Transitioning from paediatric diabetes care to teenage/adolescence: A mother’s perspective
I’ve thought deeply about writing this blog for the last few months. On which angle to write from, to reach out to as many people living with type 1 diabetes; their relatives; their classmates; teachers; coaches; instructors etc. The conclusion I’m mid-way of reaching is that I can’t appeal to such a wide audience. I can only write from my own perspective, and then allow my ramblings to float out there into the ether. Maybe in some hope of reaching out to others to teach myself that I’m not alone in all of this, thus helping myself and others, all in the one bag!

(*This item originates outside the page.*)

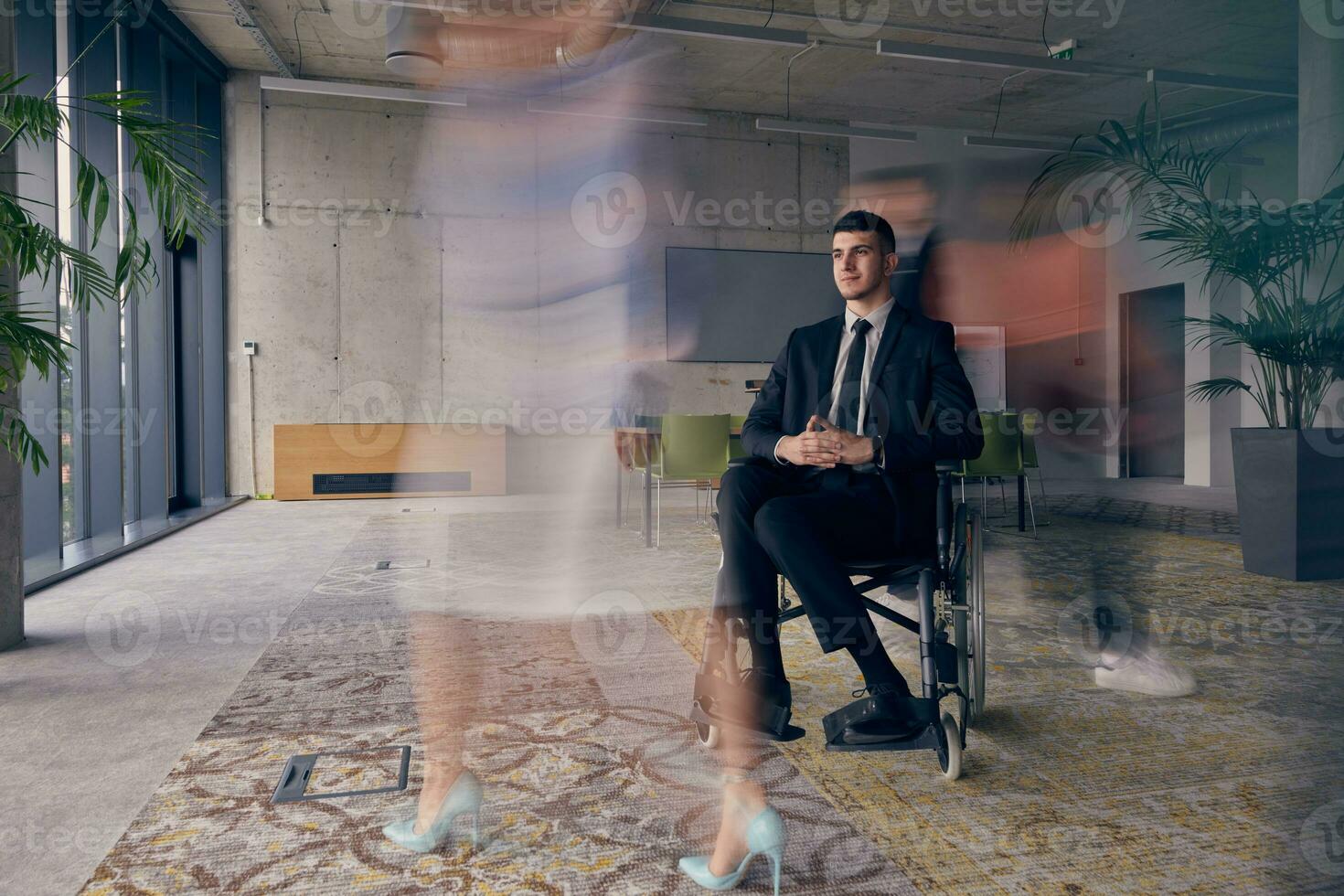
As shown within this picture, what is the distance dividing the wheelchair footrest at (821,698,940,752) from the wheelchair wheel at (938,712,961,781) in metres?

On this road, of parenting a young child from age 4 to 15 years – managing type 1 diabetes and coeliac together, I’ve experienced the following (the list is not exhaustive, that requires a hardback novel!):
- In 11 years, ignorance still exists as to how serious and life threatening type 1 diabetes can be.
Examples of this in our lives include:
- Having to home school due to severe risk at age 11, left to wander around his school building whilst dangerously hypoglycaemic – and then scalded for eating and drinking to try to recover from said hypo. To then have additional “pep-talk” scenario from a teacher telling him he needed to realise how different he is to everyone else, and that he wouldn’t manage in life unless he done so! To then have authorities ask me to avoid sending my complaint in writing and that it could all be dealt with over a telephone call, and that he could change to a different school – with only 7 weeks left of primary education. Would you change your child’s school environment, the one in which they’ve felt they belonged for 7 years, the one in which they had built all peer relationships in? Because of ignorance and discrimination? Would you be happy if your child was shouted at whilst he sat eating carbs to treat his hypo – in the school canteen/dining area in front of all his friends and why because the teachers were scared? What about the child feeling scared who was treating a bad hypo? What about what it feels like for a small child to have a bad hypo? and what about the fact that this is still happening and legislation in Scotland is not providing adequate guidelines and frameworks to support the most vulnerable of our society – our children with type 1 diabetes!
- Discrimination against attending school trips with lack of support to manage the condition away from home or school – resulting in said parent attending school trip – despite outrage from diabetes specialist nursing and local GP interactions.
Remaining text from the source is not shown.